I did as he told me.  He kept swirling the rope, down towards his knees, his feet, then back up over his waist to his shoulders.
‘Right, you got her set to go?’

I framed a shot, checked the settings.  ‘Sure.’

‘Okay now.  Don’t shoot till I say shoot.  Ya sure you’re ready now?’

He worked the loop up over his head, leaned forward and got me in his sights, still maintaining that easy rhythm, his arm barely moving, his pointed boots just rolling slightly to left and right, scrunching the little rocks as he kept up the fluid motion. 

‘Shoot!’

I pressed my finger on the button.  By the time I’d released it the rope had flown across the space between us and settled around my shoulders.  I felt a little tug as he pulled it tight, pinning my arms to my side.

‘You’re going to have to teach me to do that some time,’ I said as I wriggled my arms free.  ‘If I could go home and say I’d learned to throw a loop, why….’

‘Well,’ he said, ‘I can do that, but right now it’s time I was back in the ring.  Team-roping.  But you can play around with this all you like while I’m gone.’ 

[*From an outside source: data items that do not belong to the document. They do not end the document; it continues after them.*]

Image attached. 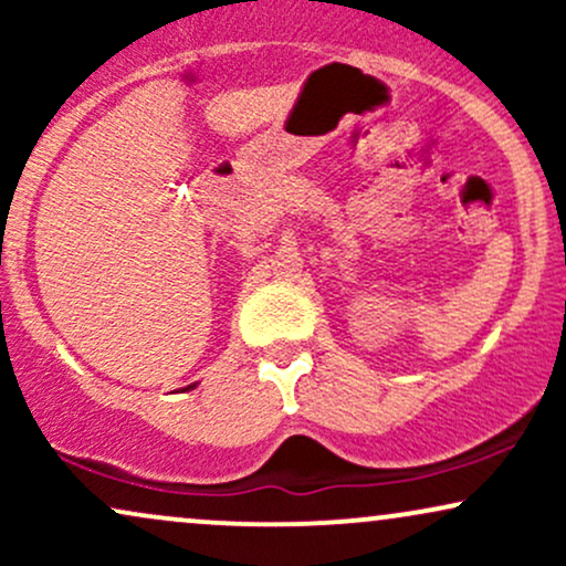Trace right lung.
<instances>
[{
    "label": "right lung",
    "mask_w": 566,
    "mask_h": 566,
    "mask_svg": "<svg viewBox=\"0 0 566 566\" xmlns=\"http://www.w3.org/2000/svg\"><path fill=\"white\" fill-rule=\"evenodd\" d=\"M186 388H193V386H186Z\"/></svg>",
    "instance_id": "obj_1"
}]
</instances>
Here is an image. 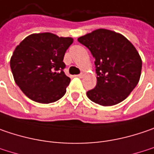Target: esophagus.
I'll use <instances>...</instances> for the list:
<instances>
[{
	"mask_svg": "<svg viewBox=\"0 0 154 154\" xmlns=\"http://www.w3.org/2000/svg\"><path fill=\"white\" fill-rule=\"evenodd\" d=\"M83 76H84V75H83V74H78V75H77V76H76V77H80V78H81V77H83Z\"/></svg>",
	"mask_w": 154,
	"mask_h": 154,
	"instance_id": "obj_1",
	"label": "esophagus"
}]
</instances>
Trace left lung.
Listing matches in <instances>:
<instances>
[{
    "label": "left lung",
    "instance_id": "left-lung-1",
    "mask_svg": "<svg viewBox=\"0 0 154 154\" xmlns=\"http://www.w3.org/2000/svg\"><path fill=\"white\" fill-rule=\"evenodd\" d=\"M77 41L95 58L97 85L87 91L96 104L111 106L125 100L140 81L142 61L135 47L121 34L99 29Z\"/></svg>",
    "mask_w": 154,
    "mask_h": 154
}]
</instances>
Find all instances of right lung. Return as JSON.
Masks as SVG:
<instances>
[{"label":"right lung","instance_id":"add662e5","mask_svg":"<svg viewBox=\"0 0 154 154\" xmlns=\"http://www.w3.org/2000/svg\"><path fill=\"white\" fill-rule=\"evenodd\" d=\"M72 42L71 37L40 33L27 36L15 48L10 68L16 85L29 98L50 104L63 97L70 82L63 71V57Z\"/></svg>","mask_w":154,"mask_h":154}]
</instances>
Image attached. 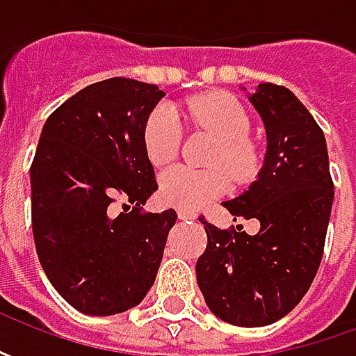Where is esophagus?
<instances>
[{"label": "esophagus", "instance_id": "1", "mask_svg": "<svg viewBox=\"0 0 356 356\" xmlns=\"http://www.w3.org/2000/svg\"><path fill=\"white\" fill-rule=\"evenodd\" d=\"M178 218H180V220H196V212H190V210H178Z\"/></svg>", "mask_w": 356, "mask_h": 356}]
</instances>
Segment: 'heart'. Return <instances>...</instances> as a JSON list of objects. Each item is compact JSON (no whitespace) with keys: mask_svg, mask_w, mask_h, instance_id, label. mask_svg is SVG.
<instances>
[{"mask_svg":"<svg viewBox=\"0 0 356 356\" xmlns=\"http://www.w3.org/2000/svg\"><path fill=\"white\" fill-rule=\"evenodd\" d=\"M188 122L210 130L220 140L208 164L213 168L194 170L174 166L160 176V198L180 210H196L220 198L236 182H245L257 172L259 158L248 140L250 117L245 108L232 97L212 92L184 104ZM182 144V127L174 108L160 104L150 111L143 127V148L148 162L156 168L172 164ZM228 170L226 171L225 168Z\"/></svg>","mask_w":356,"mask_h":356,"instance_id":"heart-1","label":"heart"}]
</instances>
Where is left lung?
Masks as SVG:
<instances>
[{
  "instance_id": "1",
  "label": "left lung",
  "mask_w": 356,
  "mask_h": 356,
  "mask_svg": "<svg viewBox=\"0 0 356 356\" xmlns=\"http://www.w3.org/2000/svg\"><path fill=\"white\" fill-rule=\"evenodd\" d=\"M250 101L266 124V160L250 190L224 208L234 220H259V232L220 229L202 216L208 245L196 275L216 317L264 327L285 317L315 280L335 192L325 134L293 92L261 83Z\"/></svg>"
}]
</instances>
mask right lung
<instances>
[{
  "instance_id": "add662e5",
  "label": "right lung",
  "mask_w": 356,
  "mask_h": 356,
  "mask_svg": "<svg viewBox=\"0 0 356 356\" xmlns=\"http://www.w3.org/2000/svg\"><path fill=\"white\" fill-rule=\"evenodd\" d=\"M162 97L156 85L113 76L79 90L41 130L31 164L35 250L53 287L85 315L134 307L156 280L178 218L140 208L158 190L143 127Z\"/></svg>"
}]
</instances>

He threw me the rope.  It was lighter than I thought it would be, but every bit as stiff.  And it was nylon rather than rawhide.  I slid the slip-knot to and fro, closing and opening the loop.  I even gave it an experimental twirl, and looked around to see if there was anything I could practise on.  There was no dummy, like Dale had, no handy fence-post.  I turned to ask Gene to ask him where I could practise, but he was already up on the bay with his back to me, giving it a gentle nudge with his boot-heels, and making his slow rhythmic way back to the arena.